By FEDERICA BRIZZI
Free speech is one of the foundational concepts of modern societies. The constitutions of countries like Italy, the United Sates or the United Kingdom, for example, hail free speech as one of the cardinal values upon which the whole society must be built upon.
The need for an unfettered expression of ideas, though, has a history that dates back to Ancient Greece, to the times of Socrates and the democratic configuration of the polis. Since then, the concept infiltrated some of the greatest legal documents in history, such as the Magna Carta (1215), the Bill of Rights (1689), or “The Declaration of the Rights of Man” (1789), even though such formulations were still reluctant to include all members and contexts of society.
Today, instead, freedom of speech for all people is recognised by global institutions as an international human right, to the point of being almost internalised by the modern man. This is perhaps why what happened on January 7 in the Parisian headquarters of the weekly magazine Charlie Hebdo did sound all the more striking to people all around the world.
It was on Wednesday, January 7, in the morning, when two masked gunmen, later identified as Cherif and Said Kouachi, infiltrated the Charlie Hebdo building on Rue Nicolas-Appert, Paris, and killed 12 people. Among them where the editor Stephane Charbonnier, four cartoonists and a guest. Following the Charlie Hebdo attack, over the two following days a total of other five people were killed in related shootings, terrorising the whole of France – and the Western world with it. At the roots of the terrorist attack is the publication of satirical cartoons depicting the Prophet Muhammad by the magazine, which had created controversy and prompted terrorist threats since 2006.

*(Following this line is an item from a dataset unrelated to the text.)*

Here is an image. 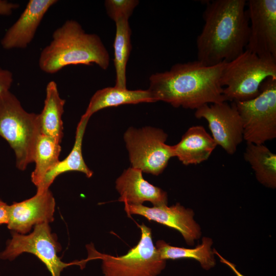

The Charlie Hebdo attack has quickly become the contemporary symbol of a possible threat to our cherished freedom of speech. Following the tragedy, indeed, the Internet responded quickly and people from all over the world started using the hashtag #JeSuisCharlie (#IAmCharlie) as a way to express both their support to the victims, and especially to analyse what freedom of speech is and entails for each one of us. “As banal as it can sound freedom of speech is a right that should always be defended,” says John Cabot University’s recent graduate, Sofia Martuscelli.
“Even though I don’t agree on the content published by Charlie Hebdo, what happened was against any human considerations and a violation of our freedom of expression,” Martuscelli said. Underlining the idea that freedom of speech is not only a right but also a way to incite “a diversity of ideas, points of view and a safe environment where they can be voiced and heard,” and also reiterating the fact that any violent attack against someone’s right to self-expression is to be condemned, senior International Affairs student Lazar Vujaklija says that “Charlie Hebdo often allowed itself to showcase material that did not so obviously intend to provoke thought and debate but rather to incite controversy and disapproval.” On the other end of the spectrum there are people who are skeptical about the universalising concept of freedom of speech. Communications student Alex Summers says “The terrorists’ values are different, so is their culture and religion. And we give ourselves the power to make fun of it on political cartoons that everyone reads and cover it all up with ‘freedom of speech’”.
Indeed, Charlie Hebdo’s attack helps us to shed a light on a concept we have been grown to take for granted, which is that of the freedom of self-expression. The event brings up, along with a widespread fear, ethical issues that question the nature and the extent of the said right itself. Let us then ask ourselves, “are you Charlie?”